━━ Source information ━━

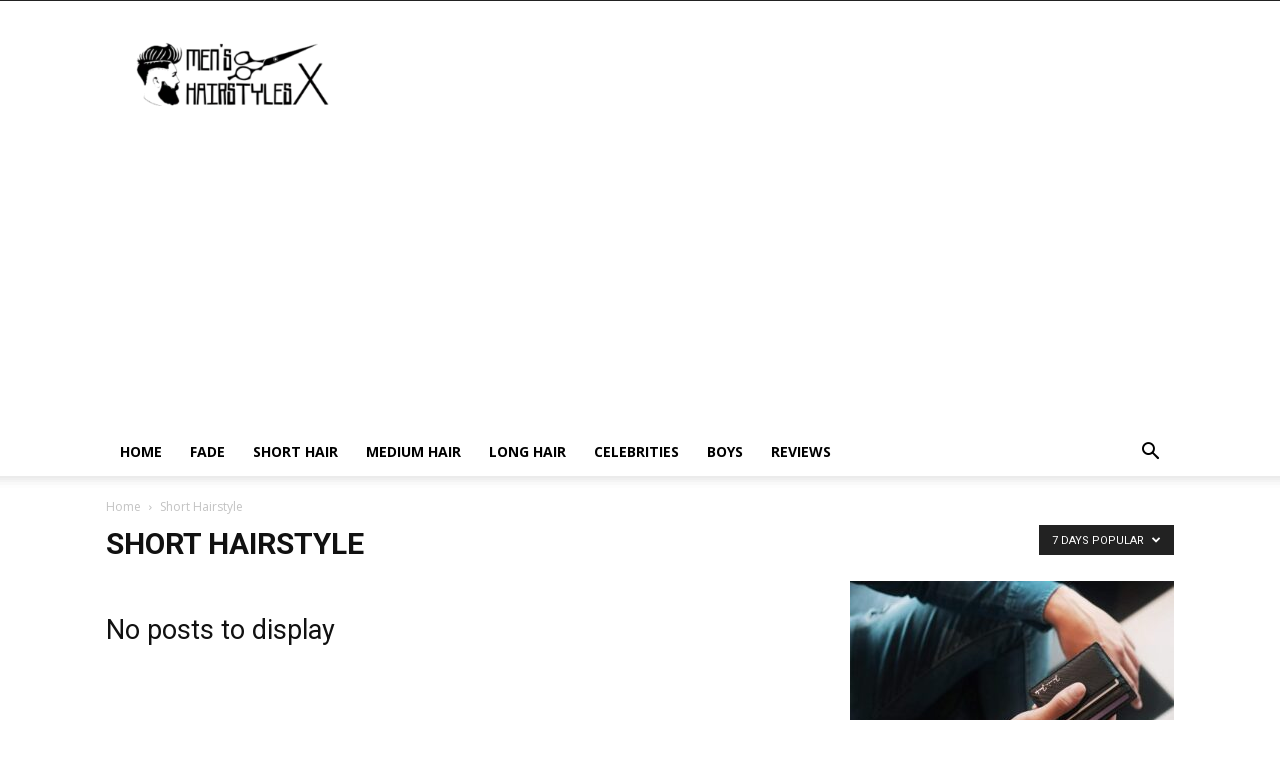

--- FILE ---
content_type: text/html; charset=utf-8
request_url: https://www.google.com/recaptcha/api2/aframe
body_size: 272
content:
<!DOCTYPE HTML><html><head><meta http-equiv="content-type" content="text/html; charset=UTF-8"></head><body><script nonce="JVx7_KWzyTkj_gx1bqNYdw">/** Anti-fraud and anti-abuse applications only. See google.com/recaptcha */ try{var clients={'sodar':'https://pagead2.googlesyndication.com/pagead/sodar?'};window.addEventListener("message",function(a){try{if(a.source===window.parent){var b=JSON.parse(a.data);var c=clients[b['id']];if(c){var d=document.createElement('img');d.src=c+b['params']+'&rc='+(localStorage.getItem("rc::a")?sessionStorage.getItem("rc::b"):"");window.document.body.appendChild(d);sessionStorage.setItem("rc::e",parseInt(sessionStorage.getItem("rc::e")||0)+1);localStorage.setItem("rc::h",'1762493694044');}}}catch(b){}});window.parent.postMessage("_grecaptcha_ready", "*");}catch(b){}</script></body></html>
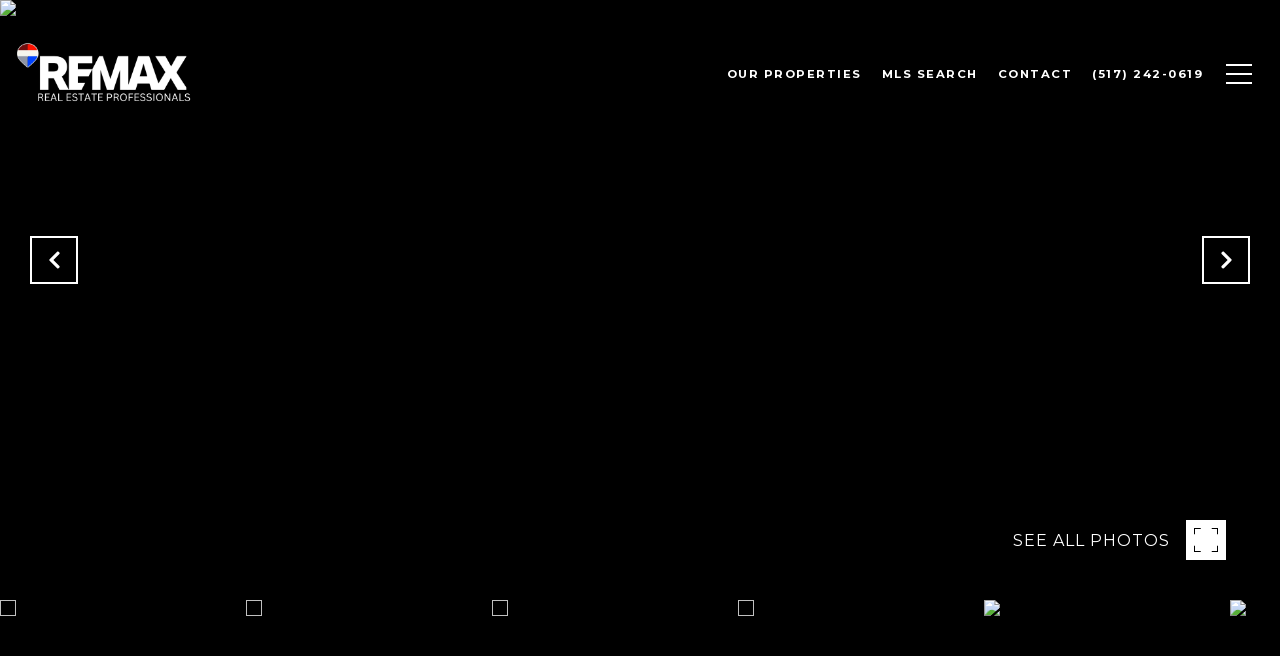

--- FILE ---
content_type: text/html; charset=utf-8
request_url: https://bss.luxurypresence.com/buttons/googleOneTap?companyId=79b5c697-69bb-43b2-9d3a-75f9479f7eeb&websiteId=c7470835-833b-4de7-b641-e13c1e56bf1b&pageId=7277c0e8-ff16-41b5-873f-b45e90161ddb&sourceUrl=https%3A%2F%2Fnicolegiguere.com%2Fproperties%2F406-w-kilborn-street-lansing-mi-48906-252742&pageMeta=%7B%22sourceResource%22%3A%22properties%22%2C%22pageElementId%22%3A%22480f629c-b8d7-4670-8572-31a690f9bfa5%22%2C%22pageQueryVariables%22%3A%7B%22property%22%3A%7B%22id%22%3A%22480f629c-b8d7-4670-8572-31a690f9bfa5%22%7D%2C%22properties%22%3A%7B%22relatedNeighborhoodPropertyId%22%3A%22480f629c-b8d7-4670-8572-31a690f9bfa5%22%2C%22sort%22%3A%22salesPrice%22%7D%2C%22neighborhood%22%3A%7B%22id%22%3A%22ae97d714-7ba9-430c-88f2-796ee01a3ac1%22%7D%2C%22pressReleases%22%3A%7B%22propertyId%22%3A%22480f629c-b8d7-4670-8572-31a690f9bfa5%22%7D%7D%7D
body_size: 2908
content:
<style>
  html, body {margin: 0; padding: 0;}
</style>
<script src="https://accounts.google.com/gsi/client" async defer></script>
<script>
const parseURL = (url) => {
    const a = document.createElement('a');
    a.href = url;
    return a.origin;
}

const login = (token, provider, source)  => {
  const origin = (window.location != window.parent.location)
    ? parseURL(document.referrer)
    : window.location.origin;  
  const xhr = new XMLHttpRequest();
  xhr.responseType = 'json';
  xhr.onreadystatechange = function() {
    if (xhr.readyState === 4) {
      const response = xhr.response;
      const msg = {
        event: response.status,
        provider: provider,
        source: source,
        token: token
      }
      window.parent.postMessage(msg, origin);
    }
  }
  xhr.withCredentials = true;
  xhr.open('POST', `${origin}/api/v1/auth/login`, true);
  xhr.setRequestHeader("Content-Type", "application/json;charset=UTF-8");
  xhr.send(JSON.stringify({
    token,
    provider,
    source,
    websiteId: 'c7470835-833b-4de7-b641-e13c1e56bf1b',
    companyId: '79b5c697-69bb-43b2-9d3a-75f9479f7eeb',
    pageId: '7277c0e8-ff16-41b5-873f-b45e90161ddb',
    sourceUrl: 'https://nicolegiguere.com/properties/406-w-kilborn-street-lansing-mi-48906-252742',
    pageMeta: '{"sourceResource":"properties","pageElementId":"480f629c-b8d7-4670-8572-31a690f9bfa5","pageQueryVariables":{"property":{"id":"480f629c-b8d7-4670-8572-31a690f9bfa5"},"properties":{"relatedNeighborhoodPropertyId":"480f629c-b8d7-4670-8572-31a690f9bfa5","sort":"salesPrice"},"neighborhood":{"id":"ae97d714-7ba9-430c-88f2-796ee01a3ac1"},"pressReleases":{"propertyId":"480f629c-b8d7-4670-8572-31a690f9bfa5"}}}',
    utm: '',
    referrer: ''
  }));
}

function getExpirationCookie(expiresInMiliseconds) {
  const tomorrow  = new Date(Date.now() + expiresInMiliseconds); // The Date object returns today's timestamp
  return `nicolegiguere.com-SID=true; expires=${tomorrow.toUTCString()}; path=/; Secure; SameSite=None`;
}

function handleCredentialResponse(response) {
  document.cookie = getExpirationCookie(24 * 60 * 60 * 1000); // 1 day
  login(response.credential, 'GOOGLE', 'GOOGLE_SIGN_ON');
}

function handleClose() {
  const msg = {
    event: 'cancel',
    provider: 'GOOGLE',
    source: 'GOOGLE_SIGN_ON'
  }
  const origin = (window.location != window.parent.location)
    ? parseURL(document.referrer)
    : window.location.origin;
  window.parent.postMessage(msg, origin);
  document.cookie = getExpirationCookie(2 * 60 * 60 * 1000); // 2 hours
}

</script>
<div id="g_id_onload"
  data-client_id="673515100752-7s6f6j0qab4skl22cjpp7eirb2rjmfcg.apps.googleusercontent.com"
  data-callback="handleCredentialResponse"
  data-intermediate_iframe_close_callback="handleClose"
  data-state_cookie_domain = "nicolegiguere.com"
  data-allowed_parent_origin="https://nicolegiguere.com"
  data-skip_prompt_cookie="nicolegiguere.com-SID"
  data-cancel_on_tap_outside="false"
></div>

━━━

Copy all the material above exactly, but skip each image.

**Output for this exercise:**
--- FILE ---
content_type: text/html; charset=utf-8
request_url: https://www.google.com/recaptcha/api2/aframe
body_size: 272
content:
<!DOCTYPE HTML><html><head><meta http-equiv="content-type" content="text/html; charset=UTF-8"></head><body><script nonce="JVx7_KWzyTkj_gx1bqNYdw">/** Anti-fraud and anti-abuse applications only. See google.com/recaptcha */ try{var clients={'sodar':'https://pagead2.googlesyndication.com/pagead/sodar?'};window.addEventListener("message",function(a){try{if(a.source===window.parent){var b=JSON.parse(a.data);var c=clients[b['id']];if(c){var d=document.createElement('img');d.src=c+b['params']+'&rc='+(localStorage.getItem("rc::a")?sessionStorage.getItem("rc::b"):"");window.document.body.appendChild(d);sessionStorage.setItem("rc::e",parseInt(sessionStorage.getItem("rc::e")||0)+1);localStorage.setItem("rc::h",'1762493694044');}}}catch(b){}});window.parent.postMessage("_grecaptcha_ready", "*");}catch(b){}</script></body></html>

--- FILE ---
content_type: text/html; charset=utf-8
request_url: https://bss.luxurypresence.com/buttons/googleOneTap?companyId=79b5c697-69bb-43b2-9d3a-75f9479f7eeb&websiteId=c7470835-833b-4de7-b641-e13c1e56bf1b&pageId=7277c0e8-ff16-41b5-873f-b45e90161ddb&sourceUrl=https%3A%2F%2Fnicolegiguere.com%2Fproperties%2F406-w-kilborn-street-lansing-mi-48906-252742&pageMeta=%7B%22sourceResource%22%3A%22properties%22%2C%22pageElementId%22%3A%22480f629c-b8d7-4670-8572-31a690f9bfa5%22%2C%22pageQueryVariables%22%3A%7B%22property%22%3A%7B%22id%22%3A%22480f629c-b8d7-4670-8572-31a690f9bfa5%22%7D%2C%22properties%22%3A%7B%22relatedNeighborhoodPropertyId%22%3A%22480f629c-b8d7-4670-8572-31a690f9bfa5%22%2C%22sort%22%3A%22salesPrice%22%7D%2C%22neighborhood%22%3A%7B%22id%22%3A%22ae97d714-7ba9-430c-88f2-796ee01a3ac1%22%7D%2C%22pressReleases%22%3A%7B%22propertyId%22%3A%22480f629c-b8d7-4670-8572-31a690f9bfa5%22%7D%7D%7D
body_size: 2908
content:
<style>
  html, body {margin: 0; padding: 0;}
</style>
<script src="https://accounts.google.com/gsi/client" async defer></script>
<script>
const parseURL = (url) => {
    const a = document.createElement('a');
    a.href = url;
    return a.origin;
}

const login = (token, provider, source)  => {
  const origin = (window.location != window.parent.location)
    ? parseURL(document.referrer)
    : window.location.origin;  
  const xhr = new XMLHttpRequest();
  xhr.responseType = 'json';
  xhr.onreadystatechange = function() {
    if (xhr.readyState === 4) {
      const response = xhr.response;
      const msg = {
        event: response.status,
        provider: provider,
        source: source,
        token: token
      }
      window.parent.postMessage(msg, origin);
    }
  }
  xhr.withCredentials = true;
  xhr.open('POST', `${origin}/api/v1/auth/login`, true);
  xhr.setRequestHeader("Content-Type", "application/json;charset=UTF-8");
  xhr.send(JSON.stringify({
    token,
    provider,
    source,
    websiteId: 'c7470835-833b-4de7-b641-e13c1e56bf1b',
    companyId: '79b5c697-69bb-43b2-9d3a-75f9479f7eeb',
    pageId: '7277c0e8-ff16-41b5-873f-b45e90161ddb',
    sourceUrl: 'https://nicolegiguere.com/properties/406-w-kilborn-street-lansing-mi-48906-252742',
    pageMeta: '{"sourceResource":"properties","pageElementId":"480f629c-b8d7-4670-8572-31a690f9bfa5","pageQueryVariables":{"property":{"id":"480f629c-b8d7-4670-8572-31a690f9bfa5"},"properties":{"relatedNeighborhoodPropertyId":"480f629c-b8d7-4670-8572-31a690f9bfa5","sort":"salesPrice"},"neighborhood":{"id":"ae97d714-7ba9-430c-88f2-796ee01a3ac1"},"pressReleases":{"propertyId":"480f629c-b8d7-4670-8572-31a690f9bfa5"}}}',
    utm: '',
    referrer: ''
  }));
}

function getExpirationCookie(expiresInMiliseconds) {
  const tomorrow  = new Date(Date.now() + expiresInMiliseconds); // The Date object returns today's timestamp
  return `nicolegiguere.com-SID=true; expires=${tomorrow.toUTCString()}; path=/; Secure; SameSite=None`;
}

function handleCredentialResponse(response) {
  document.cookie = getExpirationCookie(24 * 60 * 60 * 1000); // 1 day
  login(response.credential, 'GOOGLE', 'GOOGLE_SIGN_ON');
}

function handleClose() {
  const msg = {
    event: 'cancel',
    provider: 'GOOGLE',
    source: 'GOOGLE_SIGN_ON'
  }
  const origin = (window.location != window.parent.location)
    ? parseURL(document.referrer)
    : window.location.origin;
  window.parent.postMessage(msg, origin);
  document.cookie = getExpirationCookie(2 * 60 * 60 * 1000); // 2 hours
}

</script>
<div id="g_id_onload"
  data-client_id="673515100752-7s6f6j0qab4skl22cjpp7eirb2rjmfcg.apps.googleusercontent.com"
  data-callback="handleCredentialResponse"
  data-intermediate_iframe_close_callback="handleClose"
  data-state_cookie_domain = "nicolegiguere.com"
  data-allowed_parent_origin="https://nicolegiguere.com"
  data-skip_prompt_cookie="nicolegiguere.com-SID"
  data-cancel_on_tap_outside="false"
></div>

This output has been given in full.